Carter’s Planned Hamas Meeting Draws Boos
Washington — Former president Jimmy Carter’s plan to meet with the exiled leader of Hamas in Damascus is drawing criticism from Democrats and Republicans alike. According to an April 9 report in the London-based Arabic daily Al Hayat, Carter is scheduled to meet April 18 with Khaled Meshaal.
Carter would become the first American senior statesman to break the longstanding policy of boycotting Hamas until it renounces terrorism and recognizes the State of Israel.
Carter’s decision to meet with the leader of Hamas, which is listed by the State Department as a terrorist group, is yet another step in the former president’s shift away from the mainstream approach in Washington to Middle East peacemaking. It is also seen as distancing him even further from the Jewish and pro-Israel community in the United States. Carter, who brokered the 1978 peace agreement between Israel and Egypt, has since been increasingly critical of Israel’s settlement policy and was accused of harboring antisemitic and anti-Zionist views after publishing his book “Palestine: Peace Not Apartheid.”
The Carter Center in Atlanta confirmed that the former president will visit Damascus as part of his Middle East trip, but it would not specifically comment on a meeting with Meshaal. Ha-mas sources quoted in the Arab media confirmed that the meeting will take place, adding that Carter initially wanted to meet with local Hamas leaders in Gaza but changed his mind after Israel denied him permission to enter the area.

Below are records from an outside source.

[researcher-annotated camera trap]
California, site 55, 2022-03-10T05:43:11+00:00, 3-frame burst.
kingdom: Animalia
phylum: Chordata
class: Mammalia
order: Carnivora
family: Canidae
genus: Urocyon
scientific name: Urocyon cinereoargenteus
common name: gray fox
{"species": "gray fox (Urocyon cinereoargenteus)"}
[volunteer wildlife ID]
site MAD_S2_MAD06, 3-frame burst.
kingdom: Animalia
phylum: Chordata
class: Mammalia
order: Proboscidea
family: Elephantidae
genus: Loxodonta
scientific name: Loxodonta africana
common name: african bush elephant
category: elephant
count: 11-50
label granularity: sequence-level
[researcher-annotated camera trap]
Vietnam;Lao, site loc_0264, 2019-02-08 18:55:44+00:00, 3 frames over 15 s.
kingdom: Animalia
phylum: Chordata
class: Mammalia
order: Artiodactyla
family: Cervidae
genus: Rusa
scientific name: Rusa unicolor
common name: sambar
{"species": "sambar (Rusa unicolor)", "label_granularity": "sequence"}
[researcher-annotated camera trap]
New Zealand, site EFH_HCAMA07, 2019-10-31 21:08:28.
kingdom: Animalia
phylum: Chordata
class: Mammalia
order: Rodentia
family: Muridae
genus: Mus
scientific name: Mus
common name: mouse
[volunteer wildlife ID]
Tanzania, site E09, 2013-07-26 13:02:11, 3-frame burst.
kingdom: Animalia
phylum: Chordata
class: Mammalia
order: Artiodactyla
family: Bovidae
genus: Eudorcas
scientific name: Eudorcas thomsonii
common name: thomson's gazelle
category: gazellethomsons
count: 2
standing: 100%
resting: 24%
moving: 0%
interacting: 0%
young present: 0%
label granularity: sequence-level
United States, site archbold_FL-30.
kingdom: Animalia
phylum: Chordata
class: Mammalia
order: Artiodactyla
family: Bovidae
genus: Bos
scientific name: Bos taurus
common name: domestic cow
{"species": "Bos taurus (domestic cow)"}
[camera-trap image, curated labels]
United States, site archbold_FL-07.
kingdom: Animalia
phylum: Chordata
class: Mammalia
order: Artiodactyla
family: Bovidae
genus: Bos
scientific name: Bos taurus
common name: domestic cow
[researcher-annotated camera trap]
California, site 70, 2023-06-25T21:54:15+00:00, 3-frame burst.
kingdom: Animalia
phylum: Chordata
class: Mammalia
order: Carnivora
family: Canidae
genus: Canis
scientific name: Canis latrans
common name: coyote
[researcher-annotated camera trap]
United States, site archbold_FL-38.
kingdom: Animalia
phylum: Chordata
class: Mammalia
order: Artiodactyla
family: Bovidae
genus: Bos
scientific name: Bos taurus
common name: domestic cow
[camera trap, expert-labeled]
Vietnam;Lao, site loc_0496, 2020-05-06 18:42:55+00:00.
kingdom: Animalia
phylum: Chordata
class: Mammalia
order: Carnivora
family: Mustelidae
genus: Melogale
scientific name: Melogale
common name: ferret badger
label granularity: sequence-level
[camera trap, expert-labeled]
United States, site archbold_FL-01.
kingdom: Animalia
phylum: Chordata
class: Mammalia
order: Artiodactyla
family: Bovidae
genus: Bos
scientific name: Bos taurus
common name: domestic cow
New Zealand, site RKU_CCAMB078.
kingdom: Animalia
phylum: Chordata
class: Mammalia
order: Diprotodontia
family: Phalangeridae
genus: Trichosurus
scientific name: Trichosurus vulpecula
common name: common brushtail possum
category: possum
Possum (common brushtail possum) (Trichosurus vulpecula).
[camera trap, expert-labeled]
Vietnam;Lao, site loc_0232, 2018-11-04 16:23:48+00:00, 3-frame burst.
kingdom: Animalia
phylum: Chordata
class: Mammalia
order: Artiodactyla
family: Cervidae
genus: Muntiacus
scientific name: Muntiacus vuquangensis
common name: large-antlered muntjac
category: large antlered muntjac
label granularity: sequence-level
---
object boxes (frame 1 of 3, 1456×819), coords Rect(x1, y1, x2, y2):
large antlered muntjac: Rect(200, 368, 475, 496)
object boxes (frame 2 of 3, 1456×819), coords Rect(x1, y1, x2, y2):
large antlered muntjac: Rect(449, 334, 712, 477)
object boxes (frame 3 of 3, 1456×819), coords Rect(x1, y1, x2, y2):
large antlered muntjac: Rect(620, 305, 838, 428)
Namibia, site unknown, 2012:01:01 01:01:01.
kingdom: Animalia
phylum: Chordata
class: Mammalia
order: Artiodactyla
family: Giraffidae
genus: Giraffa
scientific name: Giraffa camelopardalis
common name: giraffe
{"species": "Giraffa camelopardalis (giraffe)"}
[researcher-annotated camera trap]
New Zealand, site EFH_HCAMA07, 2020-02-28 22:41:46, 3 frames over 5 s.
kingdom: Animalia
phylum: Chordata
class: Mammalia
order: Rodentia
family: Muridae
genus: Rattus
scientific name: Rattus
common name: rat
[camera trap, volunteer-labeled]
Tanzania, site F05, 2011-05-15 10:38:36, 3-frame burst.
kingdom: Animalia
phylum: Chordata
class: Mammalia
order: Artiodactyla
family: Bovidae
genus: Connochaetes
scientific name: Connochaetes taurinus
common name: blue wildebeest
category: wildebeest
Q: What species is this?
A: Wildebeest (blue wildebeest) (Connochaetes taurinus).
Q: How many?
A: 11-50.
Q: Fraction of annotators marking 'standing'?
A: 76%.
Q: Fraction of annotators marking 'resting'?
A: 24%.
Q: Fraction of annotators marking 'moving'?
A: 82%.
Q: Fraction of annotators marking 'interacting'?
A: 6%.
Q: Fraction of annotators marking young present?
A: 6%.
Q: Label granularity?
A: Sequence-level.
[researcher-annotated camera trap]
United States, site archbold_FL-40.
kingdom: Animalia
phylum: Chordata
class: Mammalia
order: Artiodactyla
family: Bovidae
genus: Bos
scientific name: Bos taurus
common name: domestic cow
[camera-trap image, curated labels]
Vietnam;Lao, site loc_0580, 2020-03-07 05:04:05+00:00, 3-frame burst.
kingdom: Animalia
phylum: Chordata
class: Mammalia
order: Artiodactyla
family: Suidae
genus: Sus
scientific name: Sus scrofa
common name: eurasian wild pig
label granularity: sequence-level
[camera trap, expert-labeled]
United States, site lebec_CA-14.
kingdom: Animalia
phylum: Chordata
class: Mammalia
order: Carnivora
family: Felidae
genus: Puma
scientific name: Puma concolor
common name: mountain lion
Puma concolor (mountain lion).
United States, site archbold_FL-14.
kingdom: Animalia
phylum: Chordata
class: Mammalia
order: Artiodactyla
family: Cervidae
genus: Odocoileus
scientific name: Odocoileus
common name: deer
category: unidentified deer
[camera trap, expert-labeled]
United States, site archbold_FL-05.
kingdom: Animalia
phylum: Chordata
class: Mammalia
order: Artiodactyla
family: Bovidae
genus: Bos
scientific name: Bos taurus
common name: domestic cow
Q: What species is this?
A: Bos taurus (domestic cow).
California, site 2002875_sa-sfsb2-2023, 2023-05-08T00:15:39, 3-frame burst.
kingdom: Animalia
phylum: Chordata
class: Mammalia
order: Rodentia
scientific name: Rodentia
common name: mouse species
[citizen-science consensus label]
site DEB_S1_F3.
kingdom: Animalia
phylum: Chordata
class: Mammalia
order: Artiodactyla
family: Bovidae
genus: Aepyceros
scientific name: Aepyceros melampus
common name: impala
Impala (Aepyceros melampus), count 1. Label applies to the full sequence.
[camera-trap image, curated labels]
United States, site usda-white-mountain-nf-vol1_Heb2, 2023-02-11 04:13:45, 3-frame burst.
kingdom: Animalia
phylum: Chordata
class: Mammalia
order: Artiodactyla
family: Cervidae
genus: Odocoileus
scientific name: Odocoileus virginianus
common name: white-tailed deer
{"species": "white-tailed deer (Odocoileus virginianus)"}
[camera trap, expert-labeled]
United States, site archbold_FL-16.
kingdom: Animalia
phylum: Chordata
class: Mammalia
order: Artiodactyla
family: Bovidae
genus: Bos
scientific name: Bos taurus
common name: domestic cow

The former president is part of a group of former world leaders known as “The Elders” that was established with the aim of bringing about peaceful solutions to some of the world’s toughest conflicts. Carter, along with former United Nations secretary general Kofi Annan, is scheduled to lead an Elders mission to the Middle East in mid-April, after which the group is expected to issue a report on the Israeli-Palestinian conflict. The Israeli government turned down the group’s offer to mediate and announced it would not cooperate with Carter and other members of the mission.
Back in Washington, word of Carter’s scheduled meeting with the Hamas leaders drew immediate criticism from both Republican and Democratic presidential hopefuls.
The Republican Jewish Coalition challenged Senators John McCain, Hillary Clinton and Barack Obama to “speak out forcefully” against Carter’s meeting with Meshaal. The challenge was quickly answered when all three campaigns issued statements expressing their disagreement with Carter’s decision.
Obama told the JTA on April 9 that while he does intend, if elected, to meet with leaders of rouge states, he opposes contacts with leaders of Hamas and other terrorist organizations. Car-ter has not yet endorsed any of the Democratic candidates. According to a report in the Washington Post, Carter favors Obama but does not want to publicly embrace him, since he believes it will have an adverse effect on Jewish voters.
As of press time, the State Department had not commented on Carter’s reported plans to meet Meshaal, but did say that Carter was advised by administration official that meetings with Syrian officials in the past “had not produced positive results.”
American law does not prohibit meetings with members of groups designated as terrorist organizations and limits the sanctions against them to outlawing American citizens from provid-ing these groups with material support. The State Department does stress in its official publications, however, that designating a group as a terrorist entity is intended to stigmatize and isolate it internationally.